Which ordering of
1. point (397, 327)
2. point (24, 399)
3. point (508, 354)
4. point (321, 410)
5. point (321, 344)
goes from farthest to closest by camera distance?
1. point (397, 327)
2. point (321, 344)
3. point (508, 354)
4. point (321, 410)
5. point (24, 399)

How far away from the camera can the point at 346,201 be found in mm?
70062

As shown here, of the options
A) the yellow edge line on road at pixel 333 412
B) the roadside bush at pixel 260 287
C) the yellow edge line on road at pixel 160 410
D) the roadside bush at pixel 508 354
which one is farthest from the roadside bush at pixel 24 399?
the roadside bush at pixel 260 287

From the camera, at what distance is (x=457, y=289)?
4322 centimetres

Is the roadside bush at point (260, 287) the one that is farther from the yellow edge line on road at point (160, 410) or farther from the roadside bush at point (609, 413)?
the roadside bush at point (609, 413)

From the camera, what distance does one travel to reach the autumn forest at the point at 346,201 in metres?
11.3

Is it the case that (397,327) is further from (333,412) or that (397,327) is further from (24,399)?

* * *

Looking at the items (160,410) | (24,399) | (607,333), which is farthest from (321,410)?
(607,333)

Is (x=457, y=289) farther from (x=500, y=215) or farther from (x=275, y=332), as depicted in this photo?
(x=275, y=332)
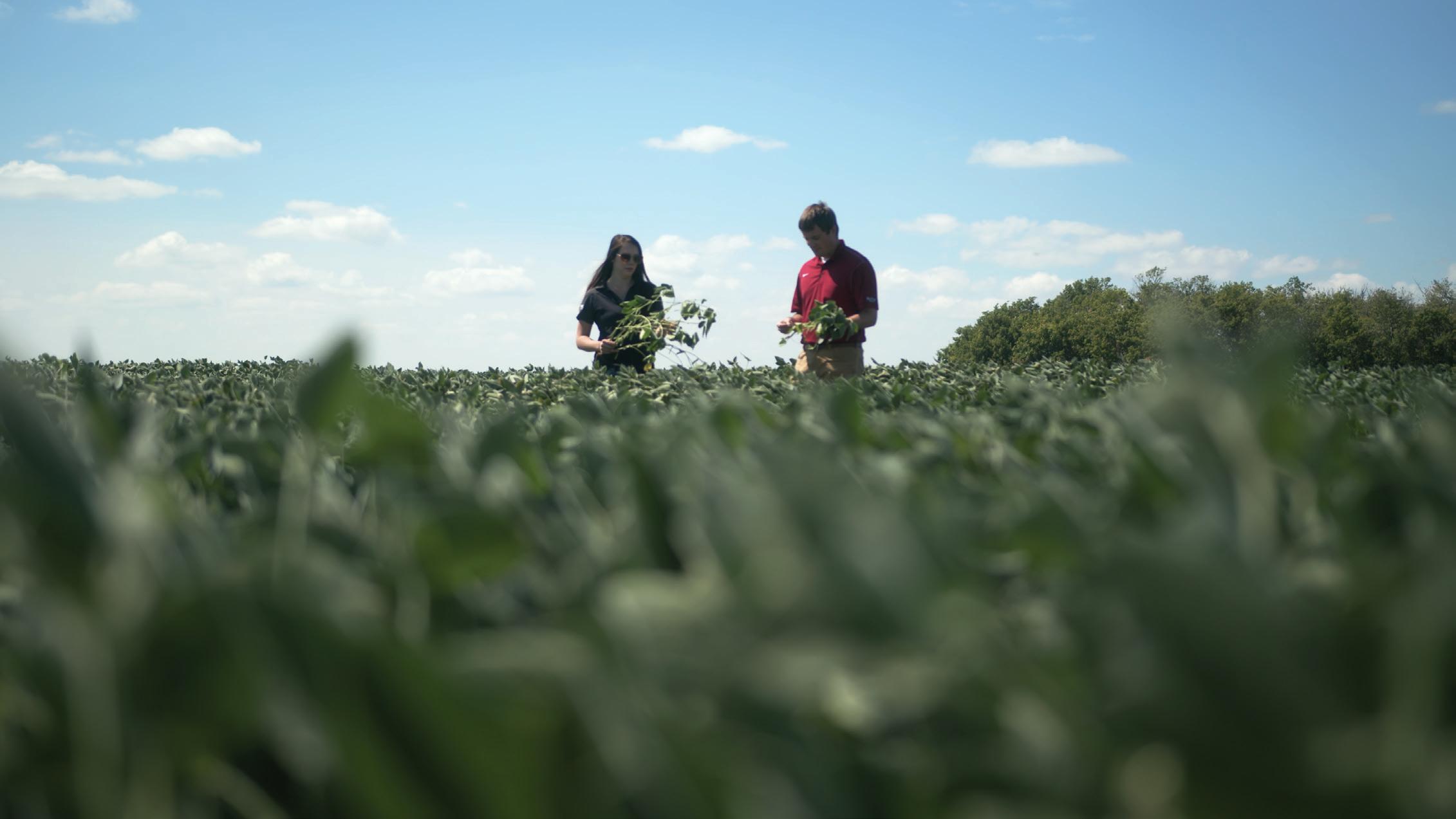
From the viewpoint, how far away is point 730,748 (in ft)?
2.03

* * *

_ПИСЬМЕННОЕ ЗАДАНИЕ_.
Перепишите строки перечня от строки с «Which ordering of» до строки с «5. point (24, 399)» включительно в виде таблицы Markdown со столбцами «№» и «Строка», пропустив пустые строки.

_РЕЗУЛЬТАТ УПРАЖНЕНИЯ_.
| № | Строка |
|---|---|
| 1 | Which ordering of |
| 2 | 1. point (397, 327) |
| 3 | 2. point (24, 399) |
| 4 | 3. point (508, 354) |
| 5 | 4. point (321, 410) |
| 6 | 5. point (321, 344) |
| 7 | goes from farthest to closest by camera distance? |
| 8 | 1. point (397, 327) |
| 9 | 2. point (321, 344) |
| 10 | 3. point (508, 354) |
| 11 | 4. point (321, 410) |
| 12 | 5. point (24, 399) |